┌──

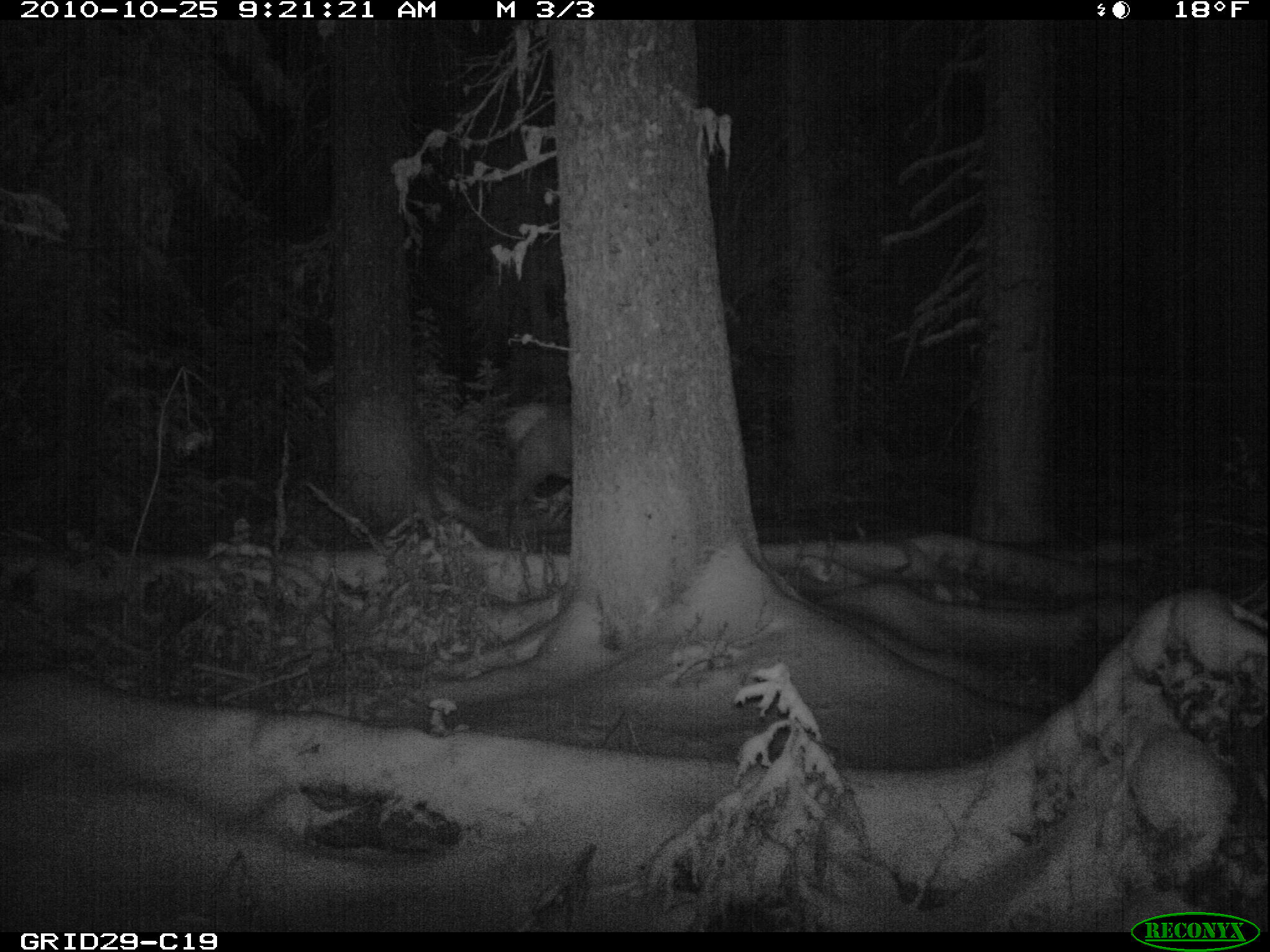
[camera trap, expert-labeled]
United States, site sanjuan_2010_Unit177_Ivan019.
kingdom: Animalia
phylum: Chordata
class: Mammalia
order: Artiodactyla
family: Cervidae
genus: Cervus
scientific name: Cervus elaphus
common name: red deer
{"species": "Cervus elaphus (red deer)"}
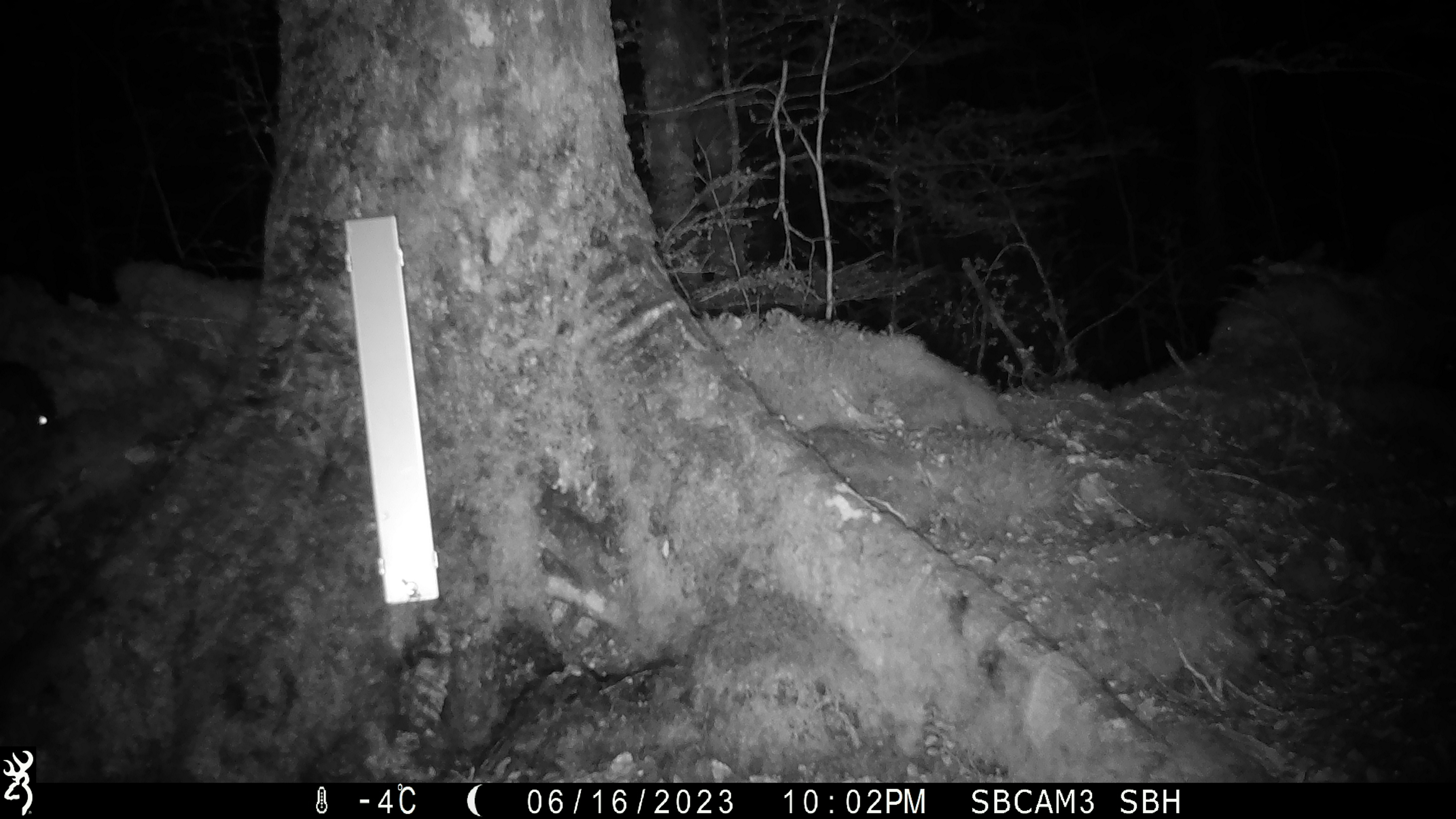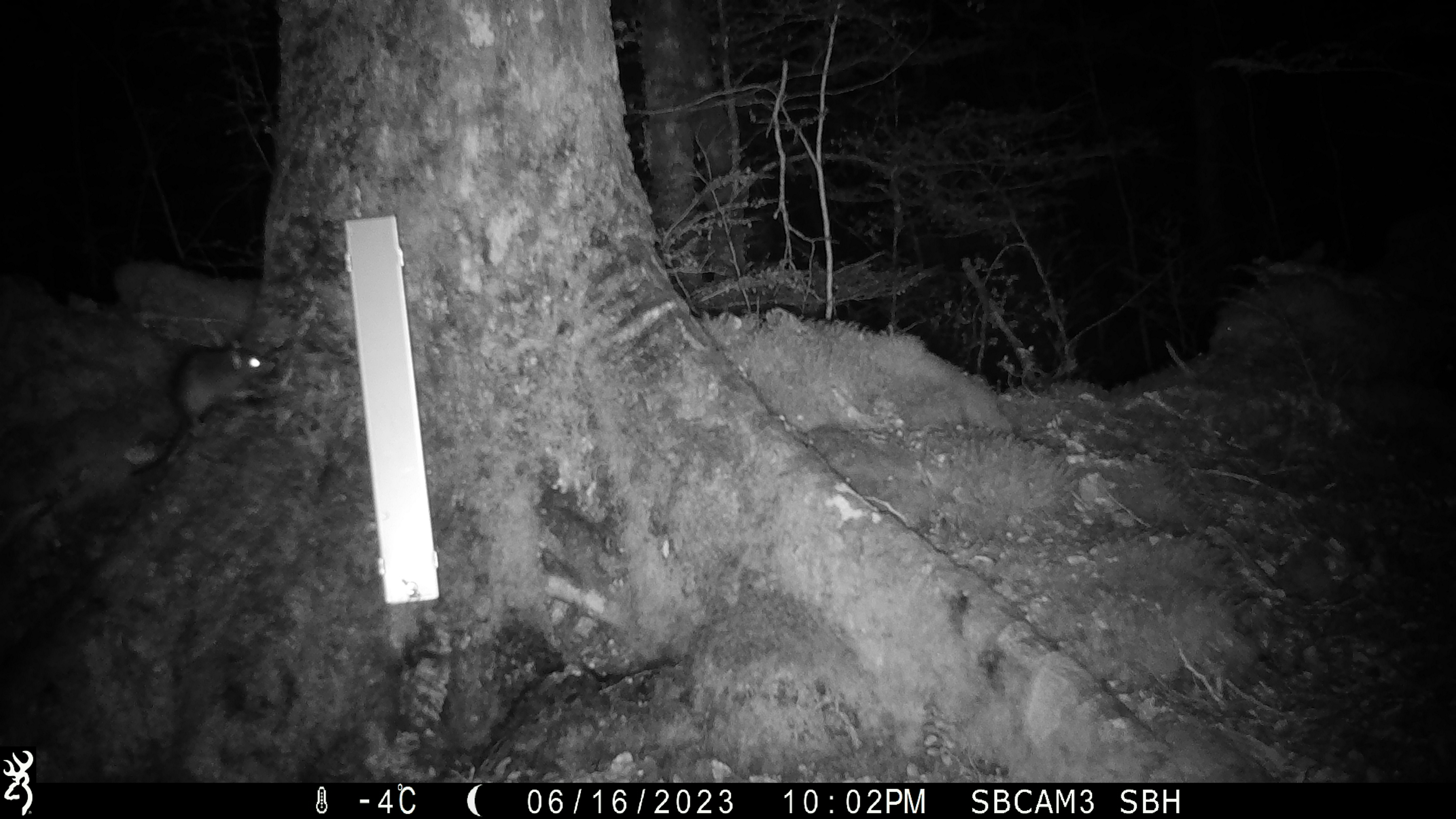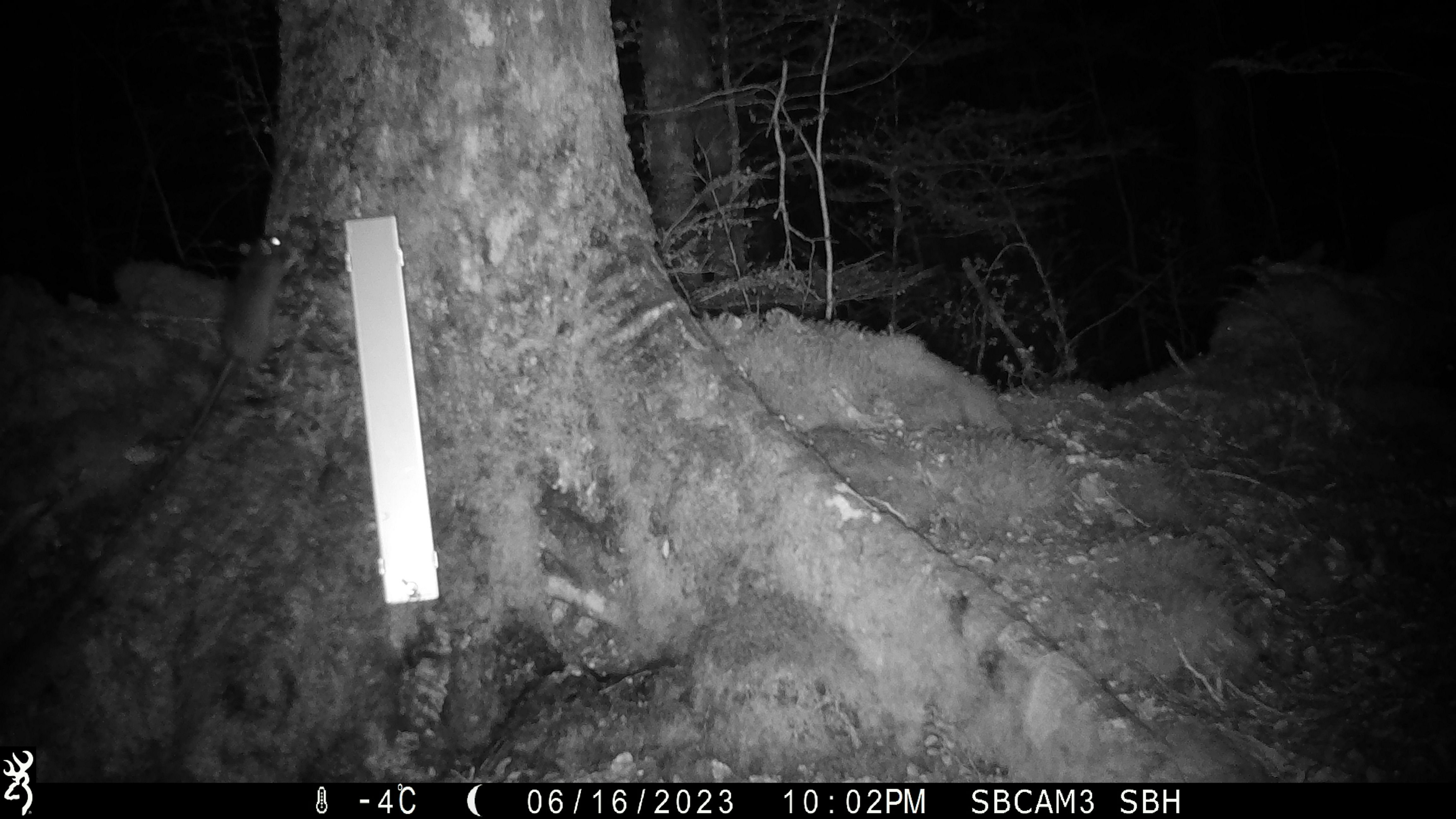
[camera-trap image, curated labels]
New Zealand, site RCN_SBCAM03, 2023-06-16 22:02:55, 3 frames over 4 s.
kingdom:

└──

Action item: Copy all lines of the records in which the string "camera" can be found.

Answer box:
[camera trap, expert-labeled]
[camera-trap image, curated labels]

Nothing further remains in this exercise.